**What you are asked to do**
Answer these about the flatpack lead positioning device text, one line each:
(a) What material forms the surface layer of each channel?
(b) Which application is this text a division of, and when was that application filed?
(c) To what art does the invention pertain?

**Excerpted passage**

Flatpack Lead Positioning Device

Abstract

A printed circuit board for mounting integrated circuit and resistor network packages commonly referred to as flatpack components and a process for fabricating the circuit board. The printed circuit board has a conductive pattern of electrical connection pads for connecting to electrical leads from flatpack components and electrical conductors for connecting the pads to circuitry external to the board. A channel for receiving and aligning each electrical lead from a flatpack component is formed by printed circuit techniques. The surface layer of each channel is formed of solder which simplifies the process of electrically connecting flatpack leads and reduces errors occuring in the soldering process.

Parent Case Text

This is a division of application Ser. No. 130,402, filed Apr. 1, 1971 now Pat. No. 3700443.

Description

FIELD OF THE INVENTION

This invention pertains to the art of fabricating printed circuit boards. More particularly, it pertains to printed circuit boards for mounting integrated circuit components having a number of electrical leads.

**Source material**
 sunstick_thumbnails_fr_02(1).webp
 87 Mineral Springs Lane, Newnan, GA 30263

...

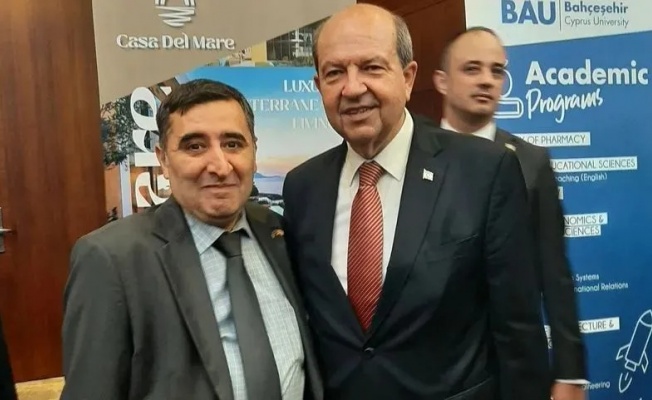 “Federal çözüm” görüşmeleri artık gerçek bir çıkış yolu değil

**Answer space**
(a) Solder.
(b) Application Ser. No. 130,402, filed Apr. 1, 1971.
(c) The art of fabricating printed circuit boards.